Did the Football Team Grand Prix really exist?
"A crazy idea," as journalist Keith Collantine called it
January 30th, 2025
There was a historic moment when football and motorsport tried to join forces. It was 2001, and this effort led to the creation of the Premier 1 Grand Prix, a motorsport championship specifically created for certain football teams. The idea came from market research that showed at least 40% of English football season ticket holders were also interested in motorsport. Hence, the idea was born to create a championship where the car liveries would fully reflect the club colors of the football teams participating. After all, the concept of football clubs engaging in other sports is not a new one. In Spain, for example, Barcelona is a multisport club, with teams in basketball, handball, futsal, and roller hockey, in addition to its famous football team. Other examples can be found in Portugal with Porto, or in Turkey with Fenerbahce and Galatasaray. In Italy, the closest example involves Milan and the entrepreneurial spirit of Silvio Berlusconi, who in 1989 founded Polisportiva Milan, a company that brought the Rossoneri colors to volleyball and ice hockey fields. But the Premier 1 Grand Prix is an entirely different story, especially because, according to the original idea, the football clubs were not supposed to fund the project in any way.
Returning to the football-motorsport connection, to validate the Premier 1 Grand Prix project, the FIA's approval also came, the International Automobile Federation, which effectively gave its authorization for a one-make championship financed by MC Capital Investments, with identical cars for all the teams competing. The ultimate goal was to involve at least 30 clubs in time for the first race scheduled for July 2002 at the Estoril circuit. However, that race, like that championship, never took place. A series of financial problems involving both MC Capital Investments and Reynard, the British company tasked with producing the cars, put an end to the Premier 1 Grand Prix before a single lap was even completed. The only remnants of that project are a few photos that today we would call out of context, of cars with football team liveries presented inside a stadium, like the red and white car produced by Benfica, or surrounded by professional footballers in promotional events, like the car featuring the colors of Leeds.

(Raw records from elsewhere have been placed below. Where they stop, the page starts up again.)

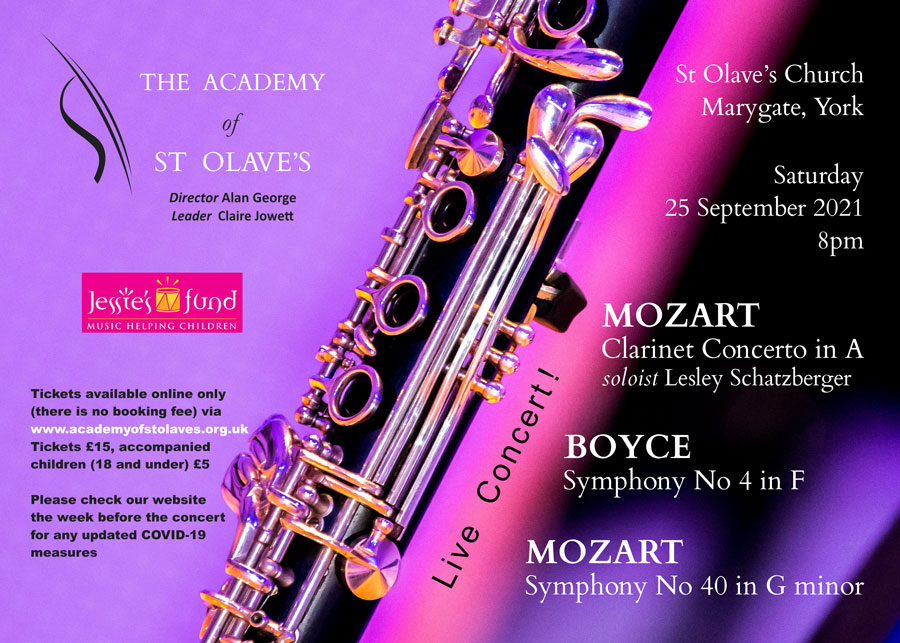 Academy of St Olave's concert poster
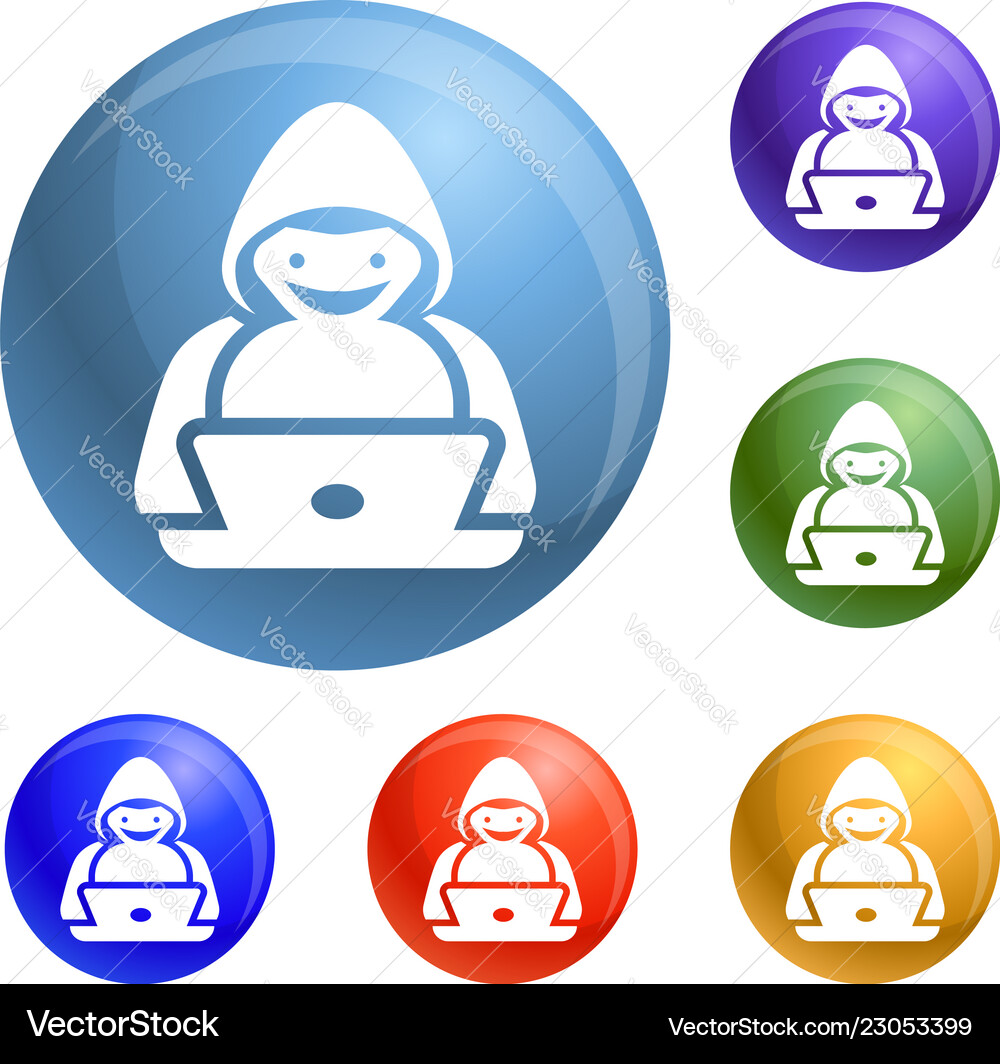 Hacker icons set Hacker icons set vector image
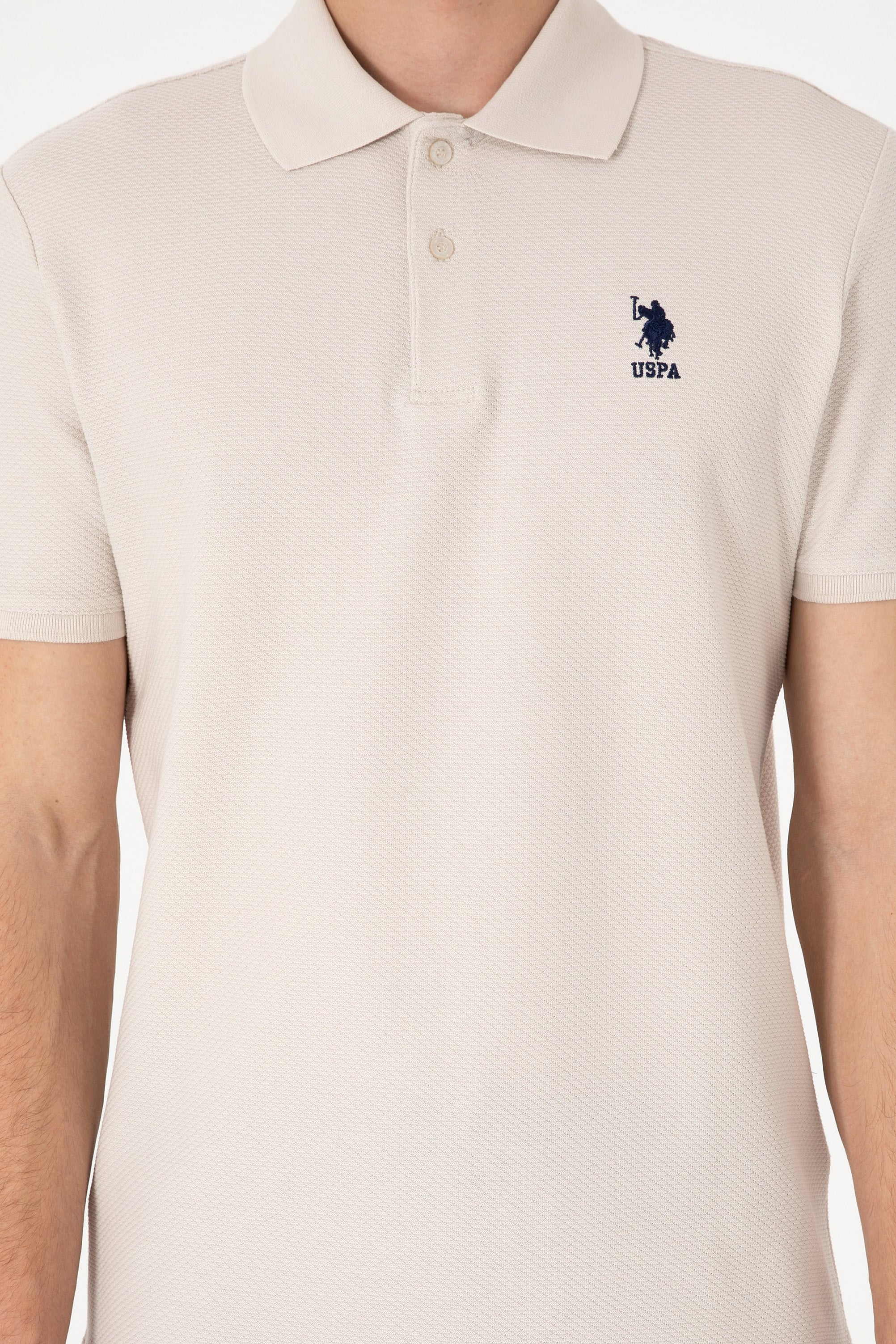 Erkek Regular Fit Polo Yaka Taş Dokulu Tişört - Image 6
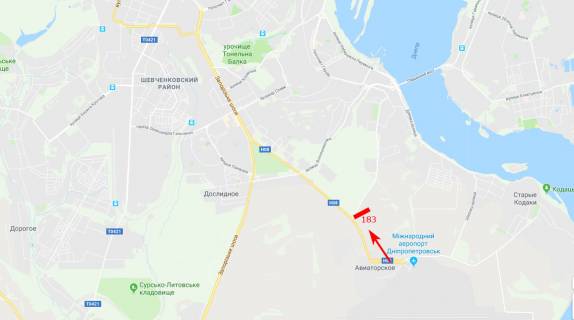Билборд  в Днепр (Днепропетровск) Траса з аеропорту, в сторону м. Дніпро схема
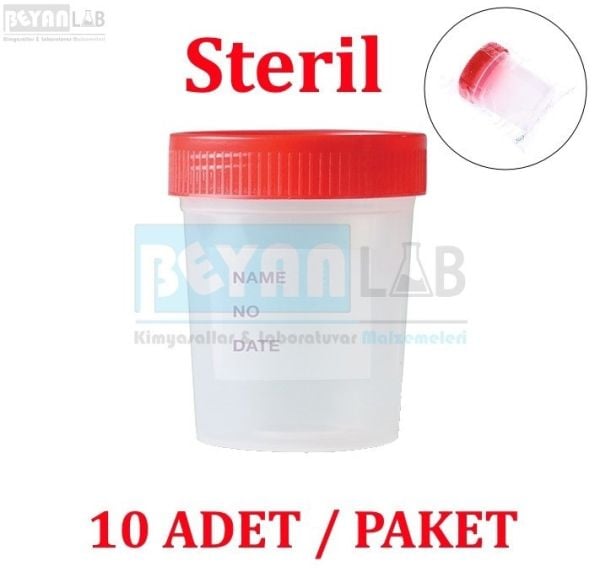 İdrar Numune Kabı 100ml - Aseptik Steril Beher 10 Adet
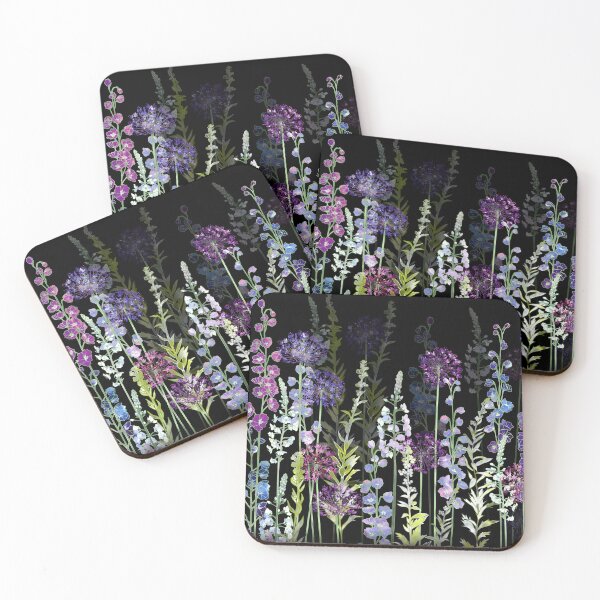 Item preview, Midnight Botanical Purple Flower Garden Meadow designed and sold by Fiona Calder Designs.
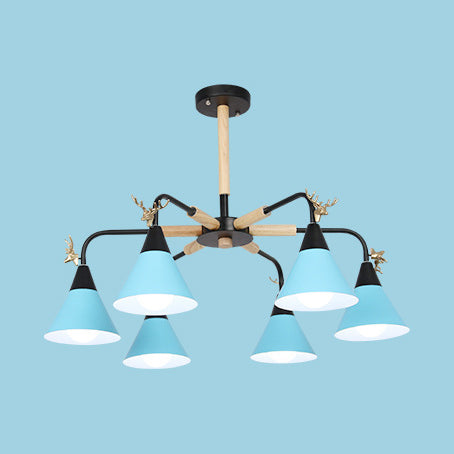 Metallic Conical Pendant Light with Deer Macaron Style Chandelier for Child Bedroom 6 Blue Clearhalo 'Ceiling Lights' 'Chandeliers' Lighting' options 55481_68583a4d-4db6-4bb2-a476-434de8b5ed5d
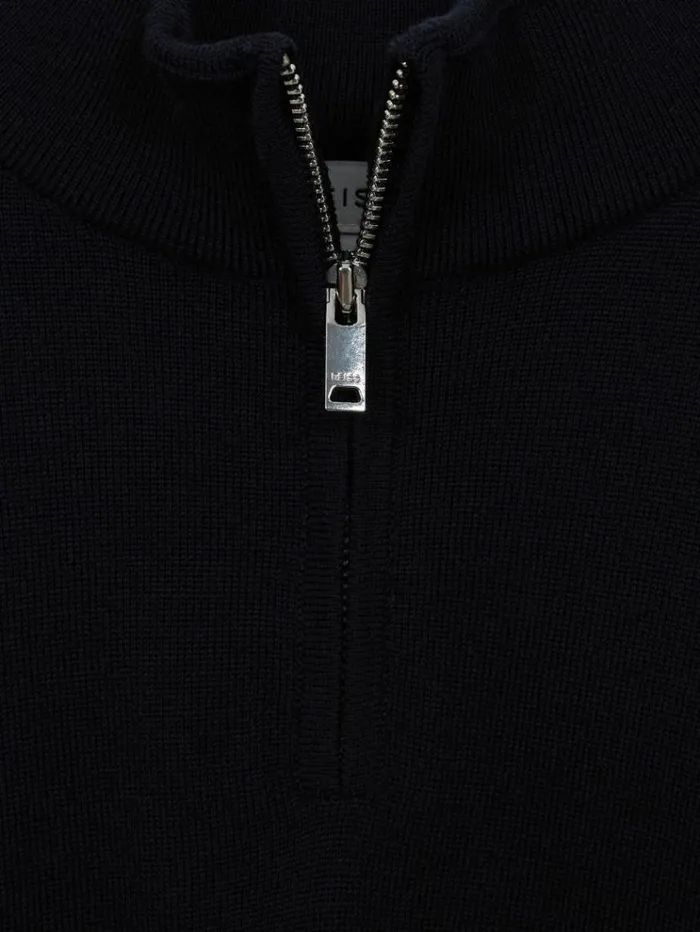 REISS Sweaters Children Merino Wool Zip Neck Jumper Navy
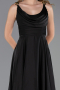 Robe de Soirée Longue Satin Noir ABU5146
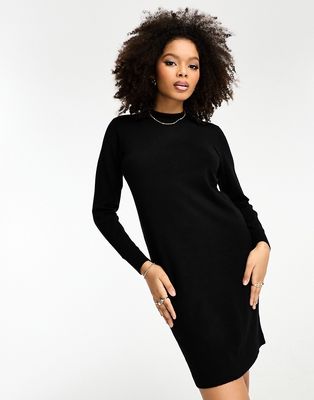 Object knitted high neck sweater mini dress in black
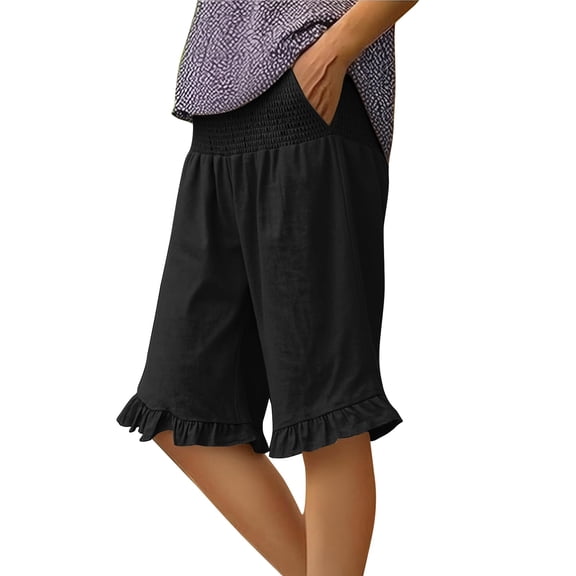 Womens Summer Bermuda Shorts Knee Length Elastic Waist Flared Ruffle Hem Shorts Beach Lounge Casual Shorts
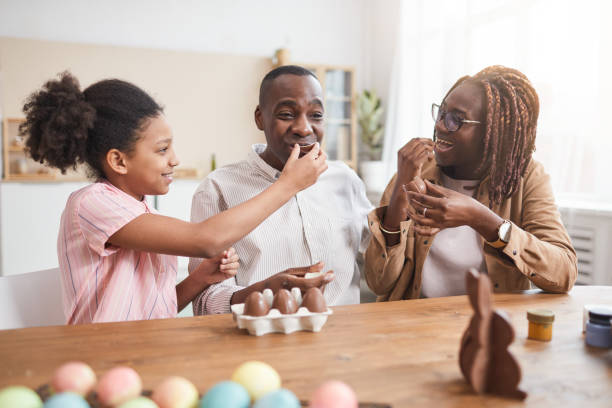 African American Family Enjoying Easter Preparations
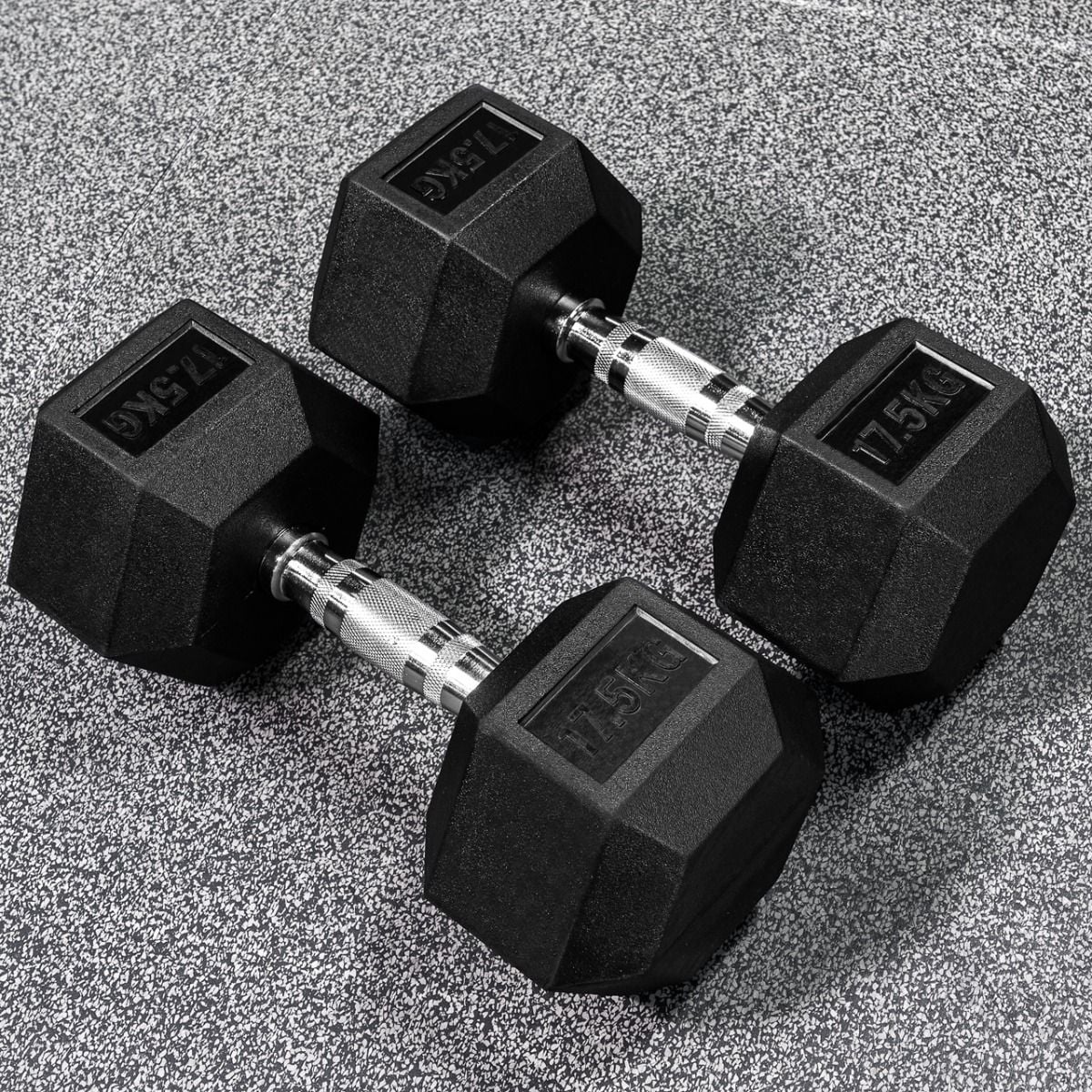 Hex dumbbells with rubber ends and chrome handles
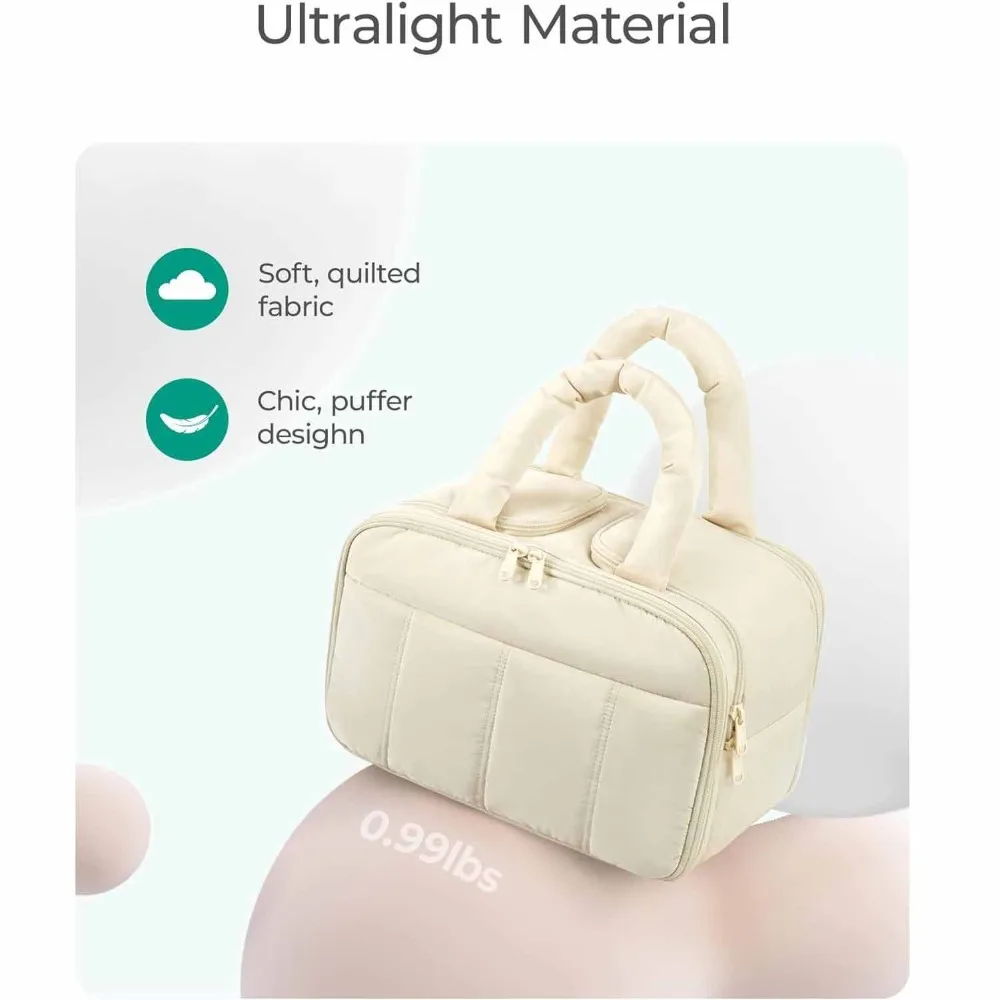 Lightweight Large Capacity Makeup Bag Multifunctional Puffy Cosmetic Container Handle Portable Wash Pouch Travel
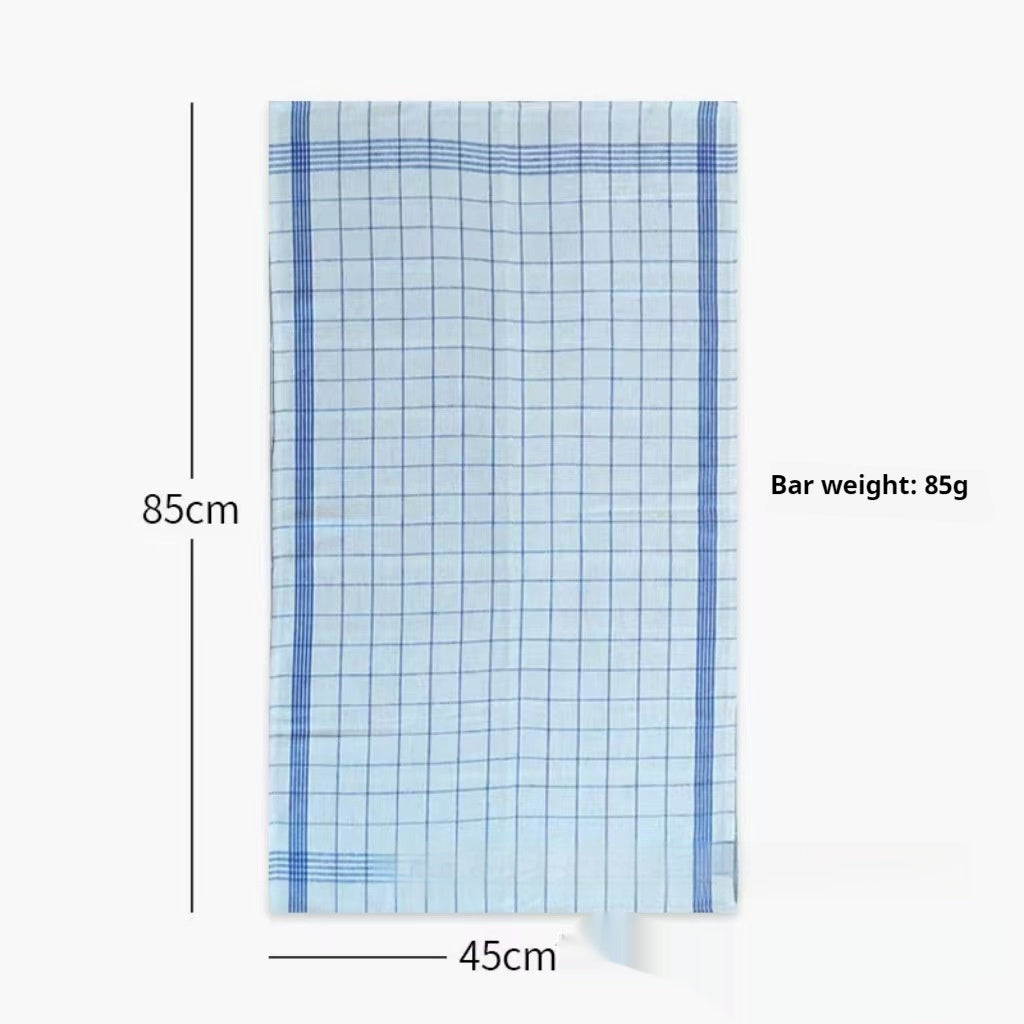 HKM-134739 Linen Cotton Yarn-Dyed Plaid Kitchen Towel in Blue - Fast Absorption and Durable Design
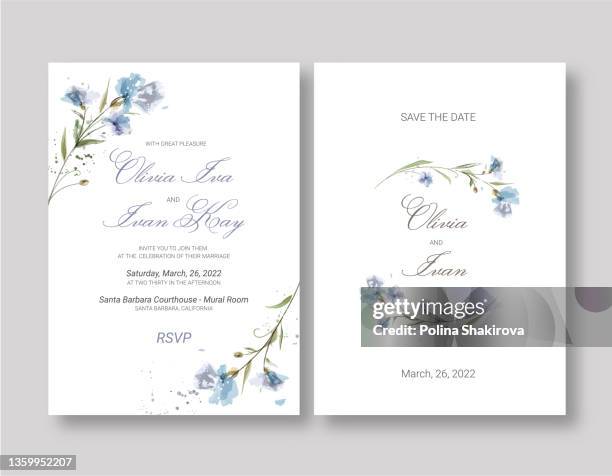 hochzeitseinladung in aquarelltechnik mit blauen blumen. - hochzeitseinladung stock-grafiken, -clipart, -cartoons und -symbole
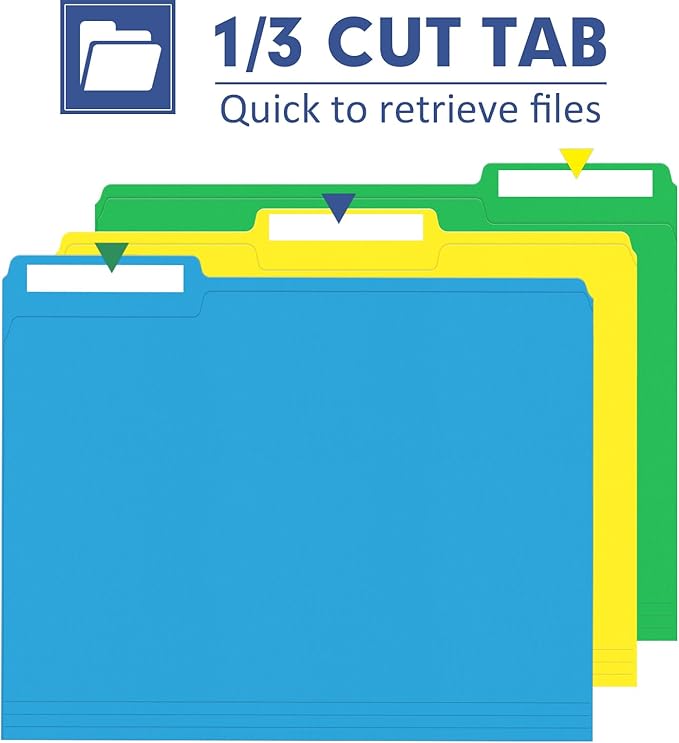 File Folder, PANDRI 120 Pack Colored File Folder, 1/3 Cut Tab, Letter Size - Image 3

In any case, the Premier 1 Grand Prix was not the only experiment of the union between football and motorsport. In fact, between 2008 and 2011, the Superleague Formula was held, a proper motorsport championship involving numerous European and international football clubs. Prominent names included Milan, Liverpool, Atletico Madrid, Borussia Dortmund, as well as Flamengo, Corinthians, and even China's Beijing Guoan, the team that won the very first title. Of course, this championship also had a short life, as it didn't achieve the commercial success and fan following it had hoped for, despite the cars on track carrying the colors of the respective clubs. It remains the last attempt to merge these two sports, even though today the connection between football and motorsport, more broadly between football and Formula 1, is stronger than ever. It still endures, but now in a kind of mutual exchange of attention, with Formula 1 drivers captured in the stands of a football stadium or involved in social activities, and vice versa, with footballers happily getting photographed as honorary guests in the paddock of any Grand Prix.